Jakby tego było mało, po dokonanym oszustwie gangsterzy doszli do wniosku, że rodzina pasera musi być bardzo zamożna, skoro bez większych oporów zapłaciła tak potężną sumę. Bandyci ustalili więc, że napadną na dom swoich ofiar. Gangsterzy podczas napadu byli bardzo brutalni. Od domowników groźbami wymusili wskazanie ukrycia pieniędzy i kosztowności. Ich łupem padło jeszcze 90 tys. zł.

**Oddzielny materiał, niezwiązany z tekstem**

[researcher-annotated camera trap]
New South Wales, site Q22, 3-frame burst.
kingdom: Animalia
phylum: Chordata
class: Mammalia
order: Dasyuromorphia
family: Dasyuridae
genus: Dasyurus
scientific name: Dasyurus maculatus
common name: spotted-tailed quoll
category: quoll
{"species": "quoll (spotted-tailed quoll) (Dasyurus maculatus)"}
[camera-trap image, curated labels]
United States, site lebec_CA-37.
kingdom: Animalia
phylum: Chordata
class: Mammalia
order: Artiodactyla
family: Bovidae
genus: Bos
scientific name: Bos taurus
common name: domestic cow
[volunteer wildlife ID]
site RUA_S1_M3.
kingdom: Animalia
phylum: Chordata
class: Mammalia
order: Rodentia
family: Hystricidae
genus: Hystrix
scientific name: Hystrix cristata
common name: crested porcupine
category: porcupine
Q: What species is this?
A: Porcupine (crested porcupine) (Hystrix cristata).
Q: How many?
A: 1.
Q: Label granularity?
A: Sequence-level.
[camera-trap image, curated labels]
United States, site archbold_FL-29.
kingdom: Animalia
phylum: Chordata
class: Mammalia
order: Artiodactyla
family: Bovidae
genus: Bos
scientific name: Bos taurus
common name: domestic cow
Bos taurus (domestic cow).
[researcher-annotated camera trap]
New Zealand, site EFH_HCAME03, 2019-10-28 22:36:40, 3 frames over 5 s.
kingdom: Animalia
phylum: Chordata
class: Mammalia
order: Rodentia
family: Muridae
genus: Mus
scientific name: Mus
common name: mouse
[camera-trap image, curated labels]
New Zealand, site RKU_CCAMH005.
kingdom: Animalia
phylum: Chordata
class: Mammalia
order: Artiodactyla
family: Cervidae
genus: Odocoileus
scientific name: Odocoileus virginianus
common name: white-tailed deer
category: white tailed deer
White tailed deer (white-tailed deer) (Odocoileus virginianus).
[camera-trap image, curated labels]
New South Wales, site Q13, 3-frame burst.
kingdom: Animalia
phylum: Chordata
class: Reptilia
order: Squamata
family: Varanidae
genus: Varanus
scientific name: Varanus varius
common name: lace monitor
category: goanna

Fałszywy prokurator Marek K. oprócz płatnej protekcji został oskarżony o udział w zorganizowanej grupie przestępczej o charakterze zbrojnym, która na swoim koncie ma m.in. zabójstwa, uprowadzenia osób dla okupu, wymuszenia rozbójnicze, napady rabunkowe, handel środkami odurzającymi i psychotropowymi. Odpowie także, że za uprowadzenie w 1997 roku mieszkańca Ząbek, którego brutalnie torturowano, a rodzina zapłaciła 300 tys. zł okupu oraz za porwanie mieszkańca Brwinowa, który zapłacił 500 tys zł okupu. Listę przestępstw zamykają napady na hurtownie. Bandycie grozi do 15 lat więzienia.

Co ciekawe na ławie oskarżonych wraz z Markiem K. zasiądzie Rafał R. ps. Ryba, członek gangu markowskiego. Przed tygodniem gangster został aresztowany przez łódzką prokuraturę razem z Lwem R., znanym producentem filmowym i jedenastoma innymi osobami w sprawie fałszowania dokumentacji medycznej. „Ryba” został skazany na 12 lat więzienia, ale dzięki załatwieniu sobie odpowiednio spreparowanych dokumentów uniknął czterech lat odsiadki. Zdaniem śledczych, „choroba” kosztowała gangstera 45 tys. zł.